# YOUR INSTRUCTIONS
In full and without alteration, give the listing again.
*** Opening DATA RECORDS ***
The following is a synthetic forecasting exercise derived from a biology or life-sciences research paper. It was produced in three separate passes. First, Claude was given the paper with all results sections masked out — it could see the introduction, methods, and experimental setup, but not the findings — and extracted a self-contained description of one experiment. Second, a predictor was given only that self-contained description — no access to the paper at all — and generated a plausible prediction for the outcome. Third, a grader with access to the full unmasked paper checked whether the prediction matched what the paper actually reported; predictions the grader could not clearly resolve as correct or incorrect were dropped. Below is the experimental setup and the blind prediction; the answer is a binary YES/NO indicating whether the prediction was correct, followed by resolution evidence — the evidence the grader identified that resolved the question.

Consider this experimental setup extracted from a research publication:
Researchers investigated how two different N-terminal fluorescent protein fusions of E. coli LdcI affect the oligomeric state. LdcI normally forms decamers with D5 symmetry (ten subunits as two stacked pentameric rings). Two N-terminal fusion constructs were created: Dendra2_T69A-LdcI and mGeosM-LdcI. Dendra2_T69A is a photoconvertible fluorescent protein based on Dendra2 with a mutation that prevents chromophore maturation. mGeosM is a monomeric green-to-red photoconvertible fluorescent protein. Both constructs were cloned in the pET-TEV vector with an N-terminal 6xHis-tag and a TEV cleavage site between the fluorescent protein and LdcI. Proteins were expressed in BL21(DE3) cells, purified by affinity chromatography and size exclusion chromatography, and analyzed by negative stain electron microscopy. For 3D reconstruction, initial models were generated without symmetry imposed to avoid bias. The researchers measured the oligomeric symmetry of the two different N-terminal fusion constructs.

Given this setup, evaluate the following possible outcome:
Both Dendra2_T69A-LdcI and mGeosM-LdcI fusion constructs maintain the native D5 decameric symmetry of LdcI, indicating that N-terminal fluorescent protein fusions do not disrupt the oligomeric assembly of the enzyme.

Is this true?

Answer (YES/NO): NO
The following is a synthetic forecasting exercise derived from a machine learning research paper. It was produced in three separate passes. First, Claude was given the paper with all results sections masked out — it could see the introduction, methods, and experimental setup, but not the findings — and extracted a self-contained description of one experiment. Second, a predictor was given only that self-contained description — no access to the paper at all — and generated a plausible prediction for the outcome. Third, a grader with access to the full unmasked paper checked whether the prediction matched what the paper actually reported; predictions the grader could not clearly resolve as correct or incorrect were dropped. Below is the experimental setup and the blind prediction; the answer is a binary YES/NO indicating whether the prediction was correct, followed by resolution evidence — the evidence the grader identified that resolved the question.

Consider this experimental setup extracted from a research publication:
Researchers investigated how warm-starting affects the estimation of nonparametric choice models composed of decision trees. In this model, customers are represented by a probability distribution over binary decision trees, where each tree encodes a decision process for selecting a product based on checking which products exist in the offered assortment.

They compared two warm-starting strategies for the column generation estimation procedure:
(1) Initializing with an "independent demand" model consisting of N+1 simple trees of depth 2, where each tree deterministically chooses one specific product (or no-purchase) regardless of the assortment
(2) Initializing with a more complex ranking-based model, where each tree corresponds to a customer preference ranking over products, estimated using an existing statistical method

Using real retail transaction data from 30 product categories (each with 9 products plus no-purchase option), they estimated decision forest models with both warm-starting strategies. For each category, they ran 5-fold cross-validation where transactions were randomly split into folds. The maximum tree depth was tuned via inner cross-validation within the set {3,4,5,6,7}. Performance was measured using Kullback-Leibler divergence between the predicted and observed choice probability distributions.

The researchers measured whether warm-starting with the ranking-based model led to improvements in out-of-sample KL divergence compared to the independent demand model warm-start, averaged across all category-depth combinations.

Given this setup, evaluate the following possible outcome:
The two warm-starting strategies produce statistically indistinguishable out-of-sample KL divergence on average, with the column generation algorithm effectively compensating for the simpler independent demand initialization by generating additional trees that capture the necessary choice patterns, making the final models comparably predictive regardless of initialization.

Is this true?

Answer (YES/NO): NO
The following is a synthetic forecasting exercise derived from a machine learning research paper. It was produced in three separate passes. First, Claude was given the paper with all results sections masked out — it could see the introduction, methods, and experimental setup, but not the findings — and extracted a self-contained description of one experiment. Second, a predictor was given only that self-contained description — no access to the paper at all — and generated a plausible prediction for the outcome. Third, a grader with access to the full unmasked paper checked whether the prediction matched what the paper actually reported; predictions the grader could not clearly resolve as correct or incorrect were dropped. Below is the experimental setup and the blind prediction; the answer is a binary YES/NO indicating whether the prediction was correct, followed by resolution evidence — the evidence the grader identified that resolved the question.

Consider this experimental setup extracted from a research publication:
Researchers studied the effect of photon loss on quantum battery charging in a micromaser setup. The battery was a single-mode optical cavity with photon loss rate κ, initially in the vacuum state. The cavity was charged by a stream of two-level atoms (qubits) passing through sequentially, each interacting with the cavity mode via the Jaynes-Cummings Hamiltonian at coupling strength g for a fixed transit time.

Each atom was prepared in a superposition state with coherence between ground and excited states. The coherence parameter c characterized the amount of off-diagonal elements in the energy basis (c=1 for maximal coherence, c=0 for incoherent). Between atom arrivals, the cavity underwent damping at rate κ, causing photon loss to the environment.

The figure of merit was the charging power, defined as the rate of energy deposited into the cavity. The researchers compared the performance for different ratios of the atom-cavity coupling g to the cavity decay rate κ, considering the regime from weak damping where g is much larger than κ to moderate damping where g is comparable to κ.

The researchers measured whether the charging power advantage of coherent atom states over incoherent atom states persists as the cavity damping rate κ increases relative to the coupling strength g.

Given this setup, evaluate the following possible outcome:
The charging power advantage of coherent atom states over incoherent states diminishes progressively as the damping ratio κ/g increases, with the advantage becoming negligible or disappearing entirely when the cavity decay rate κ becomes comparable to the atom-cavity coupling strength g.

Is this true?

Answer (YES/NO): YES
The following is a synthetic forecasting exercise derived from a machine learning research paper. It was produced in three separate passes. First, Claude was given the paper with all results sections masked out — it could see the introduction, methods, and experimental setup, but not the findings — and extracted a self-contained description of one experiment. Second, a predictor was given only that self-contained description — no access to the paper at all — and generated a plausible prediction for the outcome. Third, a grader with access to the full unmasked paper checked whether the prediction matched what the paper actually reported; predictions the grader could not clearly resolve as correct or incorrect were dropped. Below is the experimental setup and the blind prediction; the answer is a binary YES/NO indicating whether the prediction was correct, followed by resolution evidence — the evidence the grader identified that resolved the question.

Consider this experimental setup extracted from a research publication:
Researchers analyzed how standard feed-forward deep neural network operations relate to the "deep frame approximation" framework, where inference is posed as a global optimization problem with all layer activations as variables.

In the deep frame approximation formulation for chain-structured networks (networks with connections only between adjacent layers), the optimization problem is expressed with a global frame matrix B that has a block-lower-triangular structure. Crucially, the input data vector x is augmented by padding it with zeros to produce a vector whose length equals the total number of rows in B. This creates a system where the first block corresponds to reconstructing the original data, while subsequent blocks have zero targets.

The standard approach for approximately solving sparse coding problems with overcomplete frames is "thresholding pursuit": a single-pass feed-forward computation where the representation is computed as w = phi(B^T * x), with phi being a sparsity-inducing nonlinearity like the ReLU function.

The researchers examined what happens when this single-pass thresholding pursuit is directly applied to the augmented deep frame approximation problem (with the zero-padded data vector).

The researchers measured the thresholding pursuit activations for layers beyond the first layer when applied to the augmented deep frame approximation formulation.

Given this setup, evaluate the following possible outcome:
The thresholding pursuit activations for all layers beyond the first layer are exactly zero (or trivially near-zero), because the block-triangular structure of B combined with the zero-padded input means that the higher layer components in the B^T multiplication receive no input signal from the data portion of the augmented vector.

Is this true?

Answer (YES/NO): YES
*** Closing DATA RECORDS ***
# ANSWER SPACE
The following is a synthetic forecasting exercise derived from a biology or life-sciences research paper. It was produced in three separate passes. First, Claude was given the paper with all results sections masked out — it could see the introduction, methods, and experimental setup, but not the findings — and extracted a self-contained description of one experiment. Second, a predictor was given only that self-contained description — no access to the paper at all — and generated a plausible prediction for the outcome. Third, a grader with access to the full unmasked paper checked whether the prediction matched what the paper actually reported; predictions the grader could not clearly resolve as correct or incorrect were dropped. Below is the experimental setup and the blind prediction; the answer is a binary YES/NO indicating whether the prediction was correct, followed by resolution evidence — the evidence the grader identified that resolved the question.

Consider this experimental setup extracted from a research publication:
Researchers investigated how two different N-terminal fluorescent protein fusions of E. coli LdcI affect the oligomeric state. LdcI normally forms decamers with D5 symmetry (ten subunits as two stacked pentameric rings). Two N-terminal fusion constructs were created: Dendra2_T69A-LdcI and mGeosM-LdcI. Dendra2_T69A is a photoconvertible fluorescent protein based on Dendra2 with a mutation that prevents chromophore maturation. mGeosM is a monomeric green-to-red photoconvertible fluorescent protein. Both constructs were cloned in the pET-TEV vector with an N-terminal 6xHis-tag and a TEV cleavage site between the fluorescent protein and LdcI. Proteins were expressed in BL21(DE3) cells, purified by affinity chromatography and size exclusion chromatography, and analyzed by negative stain electron microscopy. For 3D reconstruction, initial models were generated without symmetry imposed to avoid bias. The researchers measured the oligomeric symmetry of the two different N-terminal fusion constructs.

Given this setup, evaluate the following possible outcome:
Both Dendra2_T69A-LdcI and mGeosM-LdcI fusion constructs maintain the native D5 decameric symmetry of LdcI, indicating that N-terminal fluorescent protein fusions do not disrupt the oligomeric assembly of the enzyme.

Is this true?

Answer (YES/NO): NO
The following is a synthetic forecasting exercise derived from a machine learning research paper. It was produced in three separate passes. First, Claude was given the paper with all results sections masked out — it could see the introduction, methods, and experimental setup, but not the findings — and extracted a self-contained description of one experiment. Second, a predictor was given only that self-contained description — no access to the paper at all — and generated a plausible prediction for the outcome. Third, a grader with access to the full unmasked paper checked whether the prediction matched what the paper actually reported; predictions the grader could not clearly resolve as correct or incorrect were dropped. Below is the experimental setup and the blind prediction; the answer is a binary YES/NO indicating whether the prediction was correct, followed by resolution evidence — the evidence the grader identified that resolved the question.

Consider this experimental setup extracted from a research publication:
Researchers investigated how warm-starting affects the estimation of nonparametric choice models composed of decision trees. In this model, customers are represented by a probability distribution over binary decision trees, where each tree encodes a decision process for selecting a product based on checking which products exist in the offered assortment.

They compared two warm-starting strategies for the column generation estimation procedure:
(1) Initializing with an "independent demand" model consisting of N+1 simple trees of depth 2, where each tree deterministically chooses one specific product (or no-purchase) regardless of the assortment
(2) Initializing with a more complex ranking-based model, where each tree corresponds to a customer preference ranking over products, estimated using an existing statistical method

Using real retail transaction data from 30 product categories (each with 9 products plus no-purchase option), they estimated decision forest models with both warm-starting strategies. For each category, they ran 5-fold cross-validation where transactions were randomly split into folds. The maximum tree depth was tuned via inner cross-validation within the set {3,4,5,6,7}. Performance was measured using Kullback-Leibler divergence between the predicted and observed choice probability distributions.

The researchers measured whether warm-starting with the ranking-based model led to improvements in out-of-sample KL divergence compared to the independent demand model warm-start, averaged across all category-depth combinations.

Given this setup, evaluate the following possible outcome:
The two warm-starting strategies produce statistically indistinguishable out-of-sample KL divergence on average, with the column generation algorithm effectively compensating for the simpler independent demand initialization by generating additional trees that capture the necessary choice patterns, making the final models comparably predictive regardless of initialization.

Is this true?

Answer (YES/NO): NO
The following is a synthetic forecasting exercise derived from a machine learning research paper. It was produced in three separate passes. First, Claude was given the paper with all results sections masked out — it could see the introduction, methods, and experimental setup, but not the findings — and extracted a self-contained description of one experiment. Second, a predictor was given only that self-contained description — no access to the paper at all — and generated a plausible prediction for the outcome. Third, a grader with access to the full unmasked paper checked whether the prediction matched what the paper actually reported; predictions the grader could not clearly resolve as correct or incorrect were dropped. Below is the experimental setup and the blind prediction; the answer is a binary YES/NO indicating whether the prediction was correct, followed by resolution evidence — the evidence the grader identified that resolved the question.

Consider this experimental setup extracted from a research publication:
Researchers studied the effect of photon loss on quantum battery charging in a micromaser setup. The battery was a single-mode optical cavity with photon loss rate κ, initially in the vacuum state. The cavity was charged by a stream of two-level atoms (qubits) passing through sequentially, each interacting with the cavity mode via the Jaynes-Cummings Hamiltonian at coupling strength g for a fixed transit time.

Each atom was prepared in a superposition state with coherence between ground and excited states. The coherence parameter c characterized the amount of off-diagonal elements in the energy basis (c=1 for maximal coherence, c=0 for incoherent). Between atom arrivals, the cavity underwent damping at rate κ, causing photon loss to the environment.

The figure of merit was the charging power, defined as the rate of energy deposited into the cavity. The researchers compared the performance for different ratios of the atom-cavity coupling g to the cavity decay rate κ, considering the regime from weak damping where g is much larger than κ to moderate damping where g is comparable to κ.

The researchers measured whether the charging power advantage of coherent atom states over incoherent atom states persists as the cavity damping rate κ increases relative to the coupling strength g.

Given this setup, evaluate the following possible outcome:
The charging power advantage of coherent atom states over incoherent states diminishes progressively as the damping ratio κ/g increases, with the advantage becoming negligible or disappearing entirely when the cavity decay rate κ becomes comparable to the atom-cavity coupling strength g.

Is this true?

Answer (YES/NO): YES
The following is a synthetic forecasting exercise derived from a machine learning research paper. It was produced in three separate passes. First, Claude was given the paper with all results sections masked out — it could see the introduction, methods, and experimental setup, but not the findings — and extracted a self-contained description of one experiment. Second, a predictor was given only that self-contained description — no access to the paper at all — and generated a plausible prediction for the outcome. Third, a grader with access to the full unmasked paper checked whether the prediction matched what the paper actually reported; predictions the grader could not clearly resolve as correct or incorrect were dropped. Below is the experimental setup and the blind prediction; the answer is a binary YES/NO indicating whether the prediction was correct, followed by resolution evidence — the evidence the grader identified that resolved the question.

Consider this experimental setup extracted from a research publication:
Researchers analyzed how standard feed-forward deep neural network operations relate to the "deep frame approximation" framework, where inference is posed as a global optimization problem with all layer activations as variables.

In the deep frame approximation formulation for chain-structured networks (networks with connections only between adjacent layers), the optimization problem is expressed with a global frame matrix B that has a block-lower-triangular structure. Crucially, the input data vector x is augmented by padding it with zeros to produce a vector whose length equals the total number of rows in B. This creates a system where the first block corresponds to reconstructing the original data, while subsequent blocks have zero targets.

The standard approach for approximately solving sparse coding problems with overcomplete frames is "thresholding pursuit": a single-pass feed-forward computation where the representation is computed as w = phi(B^T * x), with phi being a sparsity-inducing nonlinearity like the ReLU function.

The researchers examined what happens when this single-pass thresholding pursuit is directly applied to the augmented deep frame approximation problem (with the zero-padded data vector).

The researchers measured the thresholding pursuit activations for layers beyond the first layer when applied to the augmented deep frame approximation formulation.

Given this setup, evaluate the following possible outcome:
The thresholding pursuit activations for all layers beyond the first layer are exactly zero (or trivially near-zero), because the block-triangular structure of B combined with the zero-padded input means that the higher layer components in the B^T multiplication receive no input signal from the data portion of the augmented vector.

Is this true?

Answer (YES/NO): YES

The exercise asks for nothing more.